**Written request**
Can you copy out all of the following records word for word, leaving the pictures out of your answer?

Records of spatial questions
----

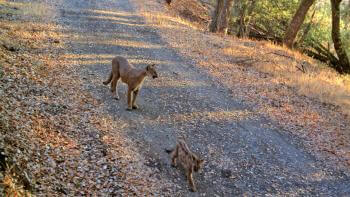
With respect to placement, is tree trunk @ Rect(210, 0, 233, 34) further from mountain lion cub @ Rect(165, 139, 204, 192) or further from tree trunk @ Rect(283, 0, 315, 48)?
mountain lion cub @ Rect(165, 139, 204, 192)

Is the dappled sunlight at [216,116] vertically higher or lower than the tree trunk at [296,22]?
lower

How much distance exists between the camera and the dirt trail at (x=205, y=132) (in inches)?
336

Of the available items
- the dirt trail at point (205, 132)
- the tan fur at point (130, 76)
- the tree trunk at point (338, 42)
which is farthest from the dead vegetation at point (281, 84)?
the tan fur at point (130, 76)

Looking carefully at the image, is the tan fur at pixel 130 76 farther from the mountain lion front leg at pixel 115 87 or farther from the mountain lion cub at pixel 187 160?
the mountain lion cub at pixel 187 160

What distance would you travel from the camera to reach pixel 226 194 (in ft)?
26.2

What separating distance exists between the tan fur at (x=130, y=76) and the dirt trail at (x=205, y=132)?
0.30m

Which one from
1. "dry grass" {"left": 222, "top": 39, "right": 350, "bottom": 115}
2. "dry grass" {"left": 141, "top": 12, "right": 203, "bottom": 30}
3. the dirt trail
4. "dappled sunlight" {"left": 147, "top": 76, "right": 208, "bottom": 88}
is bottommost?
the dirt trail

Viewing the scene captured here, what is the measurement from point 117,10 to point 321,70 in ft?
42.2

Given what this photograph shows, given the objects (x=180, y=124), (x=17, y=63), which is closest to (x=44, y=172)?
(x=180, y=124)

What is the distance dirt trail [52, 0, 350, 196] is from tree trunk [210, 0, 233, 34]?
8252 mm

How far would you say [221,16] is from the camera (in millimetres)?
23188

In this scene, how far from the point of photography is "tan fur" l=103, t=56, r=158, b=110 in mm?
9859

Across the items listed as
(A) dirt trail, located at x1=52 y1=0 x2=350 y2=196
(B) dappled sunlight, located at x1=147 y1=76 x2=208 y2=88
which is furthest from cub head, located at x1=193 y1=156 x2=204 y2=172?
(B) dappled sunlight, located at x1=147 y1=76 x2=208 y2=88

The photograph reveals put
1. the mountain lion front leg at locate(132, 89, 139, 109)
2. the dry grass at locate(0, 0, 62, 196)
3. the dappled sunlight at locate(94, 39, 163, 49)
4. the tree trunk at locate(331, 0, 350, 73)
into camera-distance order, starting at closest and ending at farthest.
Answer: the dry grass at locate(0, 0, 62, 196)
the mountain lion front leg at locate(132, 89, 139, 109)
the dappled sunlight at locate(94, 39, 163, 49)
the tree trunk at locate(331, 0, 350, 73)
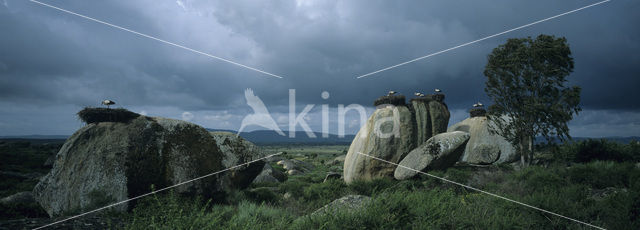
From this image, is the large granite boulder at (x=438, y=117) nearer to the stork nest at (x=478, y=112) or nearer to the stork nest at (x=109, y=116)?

----

**Problem solution**
With respect to placement, is tree trunk @ Rect(210, 0, 233, 34) further from mountain lion cub @ Rect(165, 139, 204, 192) or further from tree trunk @ Rect(283, 0, 315, 48)?
mountain lion cub @ Rect(165, 139, 204, 192)

Is the dappled sunlight at [216,116] vertically higher or lower than the tree trunk at [296,22]?
lower

How much distance exists between the camera and the dirt trail at (x=205, y=132) (in inches)?
336

Of the available items
- the dirt trail at point (205, 132)
- the tan fur at point (130, 76)
- the tree trunk at point (338, 42)
which is farthest from the dead vegetation at point (281, 84)?
the tan fur at point (130, 76)

Looking carefully at the image, is the tan fur at pixel 130 76 farther from the mountain lion front leg at pixel 115 87 or farther from the mountain lion cub at pixel 187 160?
the mountain lion cub at pixel 187 160

What distance would you travel from the camera to reach pixel 226 194 (in ft)?
26.2

What separating distance exists between the tan fur at (x=130, y=76) and the dirt trail at (x=205, y=132)?
0.30m

Which one from
1. "dry grass" {"left": 222, "top": 39, "right": 350, "bottom": 115}
2. "dry grass" {"left": 141, "top": 12, "right": 203, "bottom": 30}
3. the dirt trail
4. "dappled sunlight" {"left": 147, "top": 76, "right": 208, "bottom": 88}
is bottommost?
the dirt trail

Viewing the scene captured here, what is the measurement from point 117,10 to point 321,70 in ft?
42.2

Given what this photograph shows, given the objects (x=180, y=124), (x=17, y=63), which is closest to (x=44, y=172)?
(x=180, y=124)

What is the distance dirt trail [52, 0, 350, 196] is from tree trunk [210, 0, 233, 34]?
8252 mm

How far would you say [221,16] is from the camera (in millimetres)?
23188

In this scene, how far from the point of photography is "tan fur" l=103, t=56, r=158, b=110 in mm?
9859

Across the items listed as
(A) dirt trail, located at x1=52 y1=0 x2=350 y2=196
(B) dappled sunlight, located at x1=147 y1=76 x2=208 y2=88
which is furthest from cub head, located at x1=193 y1=156 x2=204 y2=172?
(B) dappled sunlight, located at x1=147 y1=76 x2=208 y2=88

The photograph reveals put
1. the mountain lion front leg at locate(132, 89, 139, 109)
2. the dry grass at locate(0, 0, 62, 196)
3. the dappled sunlight at locate(94, 39, 163, 49)
4. the tree trunk at locate(331, 0, 350, 73)
into camera-distance order, starting at closest and ending at farthest.
Answer: the dry grass at locate(0, 0, 62, 196)
the mountain lion front leg at locate(132, 89, 139, 109)
the dappled sunlight at locate(94, 39, 163, 49)
the tree trunk at locate(331, 0, 350, 73)
From this image, is the large granite boulder at (x=438, y=117) nearer to the stork nest at (x=478, y=112) or nearer to the stork nest at (x=109, y=116)?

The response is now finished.